### Set problem A:
Decide whether each of the following statements (i), (ii), (iii) agrees with the forum thread about a Dremio cluster stuck in "Stopping," and answer yes or no for each, quoting the exact words of the thread that decide it.
(i) The cluster has one master node and five executors provisioned through Yarn.
(ii) Restarting Zookeeper cleared the "Stopping" status.
(iii) The Dremio version in use is 4.1.8 Enterprise Edition.

### Source extract:
>> Start

Hello everybody!
We have a Dremio cluster with one master node and 5 executors that are provisioned through Yarn.
Because we had 2 of the executors not running, we stopped the them via UI (the Provisioning page in the Admin/Cluster section). Unfortunatelly, unlike other times, the status remained in “Stopping” and not actually stopping the executors (see the image below)
So far, restarting Dremio server, Yarn or Zookeeper did not help. We currently do not see the Dremio app being started in Yarn, so it did not actually start provisioning resources for a new one, but we do see the old one stopped. Also, we do not see any errors server.log or server.out related to executors, other than:
ERROR c.d.exec.work.foreman.AttemptManager - IllegalStateException: Error: No executors are available
. (which we understand, because we don’t see them running in the UI).
Do you have any idea what could cause this behavior, of Dremio not being able to provision the executors, being stuck in some sort of “Stopping” state without a clear reason/error?
Thank you for your time!
@mirelagrigoras What version of Dremio is this? Are you able to send the command ps -ef | grep dremio
on the Hadoop data nodes and see if the Dremio process is still running?
@balaji.ramaswamy Thank you for the reply!
The version we use is 4.1.8 Community Edition. Yes, on the edge (master node), the Dremio process is still running. On the other ones, we don’t and there is no Dremio application running in Yarn either currently, as it was, before the last restart.
Please let me know if I could provide any other useful information.
Thank you!
@mirelagrigoras Have seen some corner case scenarios where the previous shutdown of the application left orphaned containers still running, this can cause a new provisioning to get stuck. That is why, wanted to make sure that no Dremio processes are running on any of the data nodes, even though the application itself is not running
Also when you say you have tried to stop the Dremio cluster? I assume you have tried to restart coordinator too? and still after the coordinator comes up and logging on to the UI still shows the engine as “Stopping”

>> End

### Set problem B:
Recast only the part of the entries that opens with the line containing "From this viewpoint, is" and runs through the end of the entries, both ends included, as a Markdown table with the columns Row and Line. Give each line its row number, and leave out blank lines.

### Data to use:

>> Start

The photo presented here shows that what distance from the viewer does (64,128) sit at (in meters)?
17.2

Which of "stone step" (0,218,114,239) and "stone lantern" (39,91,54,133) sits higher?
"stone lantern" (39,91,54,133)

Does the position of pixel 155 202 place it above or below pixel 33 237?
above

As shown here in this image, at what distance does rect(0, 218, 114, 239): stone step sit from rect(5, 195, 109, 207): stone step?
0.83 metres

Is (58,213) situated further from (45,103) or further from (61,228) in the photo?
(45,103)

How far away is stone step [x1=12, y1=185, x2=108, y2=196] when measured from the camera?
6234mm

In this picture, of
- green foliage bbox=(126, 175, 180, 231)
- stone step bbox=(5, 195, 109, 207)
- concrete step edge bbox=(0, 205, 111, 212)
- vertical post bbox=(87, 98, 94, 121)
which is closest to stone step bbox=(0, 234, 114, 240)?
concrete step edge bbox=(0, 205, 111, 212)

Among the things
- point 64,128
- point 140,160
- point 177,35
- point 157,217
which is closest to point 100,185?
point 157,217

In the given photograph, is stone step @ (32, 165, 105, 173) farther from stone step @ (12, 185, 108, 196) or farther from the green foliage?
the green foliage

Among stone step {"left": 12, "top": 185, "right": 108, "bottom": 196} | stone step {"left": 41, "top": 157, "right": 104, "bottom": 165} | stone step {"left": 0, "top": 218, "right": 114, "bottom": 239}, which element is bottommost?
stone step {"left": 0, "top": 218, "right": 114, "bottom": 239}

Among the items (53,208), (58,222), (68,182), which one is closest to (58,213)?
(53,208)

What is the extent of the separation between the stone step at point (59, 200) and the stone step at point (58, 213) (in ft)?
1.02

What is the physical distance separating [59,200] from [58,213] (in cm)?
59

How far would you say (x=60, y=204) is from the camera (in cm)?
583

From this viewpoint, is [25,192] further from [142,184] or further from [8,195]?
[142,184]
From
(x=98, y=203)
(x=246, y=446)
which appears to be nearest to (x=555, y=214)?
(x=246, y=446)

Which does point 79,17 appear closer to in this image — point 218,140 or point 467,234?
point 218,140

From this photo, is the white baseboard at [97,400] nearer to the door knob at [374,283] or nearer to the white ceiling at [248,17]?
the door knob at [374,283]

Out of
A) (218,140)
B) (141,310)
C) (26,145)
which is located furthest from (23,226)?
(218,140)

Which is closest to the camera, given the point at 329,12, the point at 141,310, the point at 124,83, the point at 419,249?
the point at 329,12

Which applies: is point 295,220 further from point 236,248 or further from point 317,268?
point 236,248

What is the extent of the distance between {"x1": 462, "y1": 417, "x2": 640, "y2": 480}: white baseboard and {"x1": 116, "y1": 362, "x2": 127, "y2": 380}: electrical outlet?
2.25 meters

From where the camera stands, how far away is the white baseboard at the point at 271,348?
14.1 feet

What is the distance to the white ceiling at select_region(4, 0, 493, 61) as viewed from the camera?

>> End

### Right answer A:
(i) Yes: "We have a Dremio cluster with one master node and 5 executors that are provisioned through Yarn."
(ii) No: "So far, restarting Dremio server, Yarn or Zookeeper did not help."
(iii) No: "The version we use is 4.1.8 Community Edition."

### Right answer B:
| Row | Line |
|---|---|
| 1 | From this viewpoint, is [25,192] further from [142,184] or further from [8,195]? |
| 2 | [142,184] |
| 3 | From |
| 4 | (x=98, y=203) |
| 5 | (x=246, y=446) |
| 6 | which appears to be nearest to (x=555, y=214)? |
| 7 | (x=246, y=446) |
| 8 | Which does point 79,17 appear closer to in this image — point 218,140 or point 467,234? |
| 9 | point 218,140 |
| 10 | From this photo, is the white baseboard at [97,400] nearer to the door knob at [374,283] or nearer to the white ceiling at [248,17]? |
| 11 | the door knob at [374,283] |
| 12 | Out of |
| 13 | A) (218,140) |
| 14 | B) (141,310) |
| 15 | C) (26,145) |
| 16 | which is located furthest from (23,226)? |
| 17 | (218,140) |
| 18 | Which is closest to the camera, given the point at 329,12, the point at 141,310, the point at 124,83, the point at 419,249? |
| 19 | the point at 329,12 |
| 20 | Which applies: is point 295,220 further from point 236,248 or further from point 317,268? |
| 21 | point 236,248 |
| 22 | What is the extent of the distance between {"x1": 462, "y1": 417, "x2": 640, "y2": 480}: white baseboard and {"x1": 116, "y1": 362, "x2": 127, "y2": 380}: electrical outlet? |
| 23 | 2.25 meters |
| 24 | From where the camera stands, how far away is the white baseboard at the point at 271,348? |
| 25 | 14.1 feet |
| 26 | What is the distance to the white ceiling at select_region(4, 0, 493, 61) as viewed from the camera? |